Die Realitätstheorie ...

und was an ihr wirklich dran ist.



Seit Anbeginn der Zeiten hat sich die Wissenschaft vor allem mit einer Frage auseinandergesetzt: Gibt es die Wirklichkeit? Oder, um es moderner auszudrücken: Kommt der Realität tatsächlich Echtheitscharakter zu? Die Frage zu beantworten, scheint einfach. Dadurch, daß Sie diese Zeitung hier in der Hand halten, werden Sie sagen, ist doch der Beweis erbracht: die Wirklichkeit gibt es. Doch Vorsicht! Unser Ressortleiter ‹Kunst und Wissenschaft› hat einleuchtende Argumente gegen die Realität zusammengetragen. Hier die Ergebnisse seiner Nichtfeldstudie.

Wer sind sie?
Natürlich gibt es viele Helfer und Helfershelfer der Realitätsfanatiker, und manche von ihnen darf man getrost als nützliche Idioten bezeichnen. Andere wiederum sind zwar objektiv gutwillig und aufrecht, doch von jahrzehntelanger Gehirnwäsche schwer geschädigt. Aber, ob gutgläubige Mitläufer oder gerissene Opportunisten, sie sind alle nur Knechte von ihnen. Doch wer, so werden Sie fragen, sind sie? Die Antwort: Sie — das sind alle, die von der Vorstellung einer wirklichen Welt profitieren: Die großen Konzerne, die Fluggesellschaften, die Bundesbahn, die Versicherungen, die Telekom (Papp-Mail und E-Mail), die Politiker und die Reisebüros.
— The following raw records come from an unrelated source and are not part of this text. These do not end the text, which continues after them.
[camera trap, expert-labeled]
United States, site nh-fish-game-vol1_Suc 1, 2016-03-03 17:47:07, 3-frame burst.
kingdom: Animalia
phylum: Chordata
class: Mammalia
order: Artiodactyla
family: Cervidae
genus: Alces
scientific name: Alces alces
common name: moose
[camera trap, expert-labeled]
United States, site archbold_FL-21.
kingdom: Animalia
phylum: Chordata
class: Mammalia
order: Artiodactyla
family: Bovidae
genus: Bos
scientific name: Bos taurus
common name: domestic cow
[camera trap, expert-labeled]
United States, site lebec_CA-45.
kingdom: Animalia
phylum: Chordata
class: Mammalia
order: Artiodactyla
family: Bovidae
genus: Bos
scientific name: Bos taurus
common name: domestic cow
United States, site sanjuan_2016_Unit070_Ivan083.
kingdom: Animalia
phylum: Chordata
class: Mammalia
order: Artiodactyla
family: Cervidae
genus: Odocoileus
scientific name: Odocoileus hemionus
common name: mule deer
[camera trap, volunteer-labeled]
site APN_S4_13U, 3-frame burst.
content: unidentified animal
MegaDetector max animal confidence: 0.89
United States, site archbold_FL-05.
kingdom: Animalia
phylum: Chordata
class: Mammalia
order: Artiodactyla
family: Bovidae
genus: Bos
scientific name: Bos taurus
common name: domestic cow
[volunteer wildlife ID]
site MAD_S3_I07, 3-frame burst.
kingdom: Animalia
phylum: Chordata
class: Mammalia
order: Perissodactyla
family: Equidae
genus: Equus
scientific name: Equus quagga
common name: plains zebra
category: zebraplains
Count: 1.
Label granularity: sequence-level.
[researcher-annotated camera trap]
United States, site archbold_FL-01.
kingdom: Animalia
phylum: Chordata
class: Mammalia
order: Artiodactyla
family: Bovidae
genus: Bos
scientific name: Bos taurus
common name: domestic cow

Lachhaft: Der Zusammenhang zwischen Steak und Wirklichkeit
Und, selbstverständlich an vorderster Front, alle Zuträger im sogenannten Überbau, der kulturellen Lügenorganisation, die sich mit solch verniedlichenden Begriffen wie ‹Unterhaltungskunst› oder ‹Showbusiness› tarnt. Beispiel: Der ‹Witz› von Woody Allen, man könne die Realität durchaus anzweifeln, doch sei sie seines Wissens der einzige Platz, an dem man ein anständiges Steak bekommt. Darüber sollten Sie mal nachdenken! Auf die Perfidie dieses Ausspruchs kommen wir später noch zurück. Aber: Erst die Fakten. Natürlich erinnern Sie sich an den Geographieunterricht in der Schule und daran, wie oft Sie die Umrisse Europas auf der Karte verfolgt haben: Skandinavien ganz oben, wie ein Tiger, der zum Sprung ansetzt, die britische Hauptinsel, wie eine Flamenco-Tänzerin mit wallendem Kleid, Frankreich und Spanien als gehorsam Männchen machender Bär, verkehrt herum natürlich, der italienische Stiefel, die dreifingrige Hand Griechenlands ... Doch genug, Sie wissen natürlich, daß diese Europa-Karte Teil der Verschwörung ist und nur zur Gehirnwäsche beiträgt. Denn die Wahrheit sieht anders aus: Europa gibt es gar nicht.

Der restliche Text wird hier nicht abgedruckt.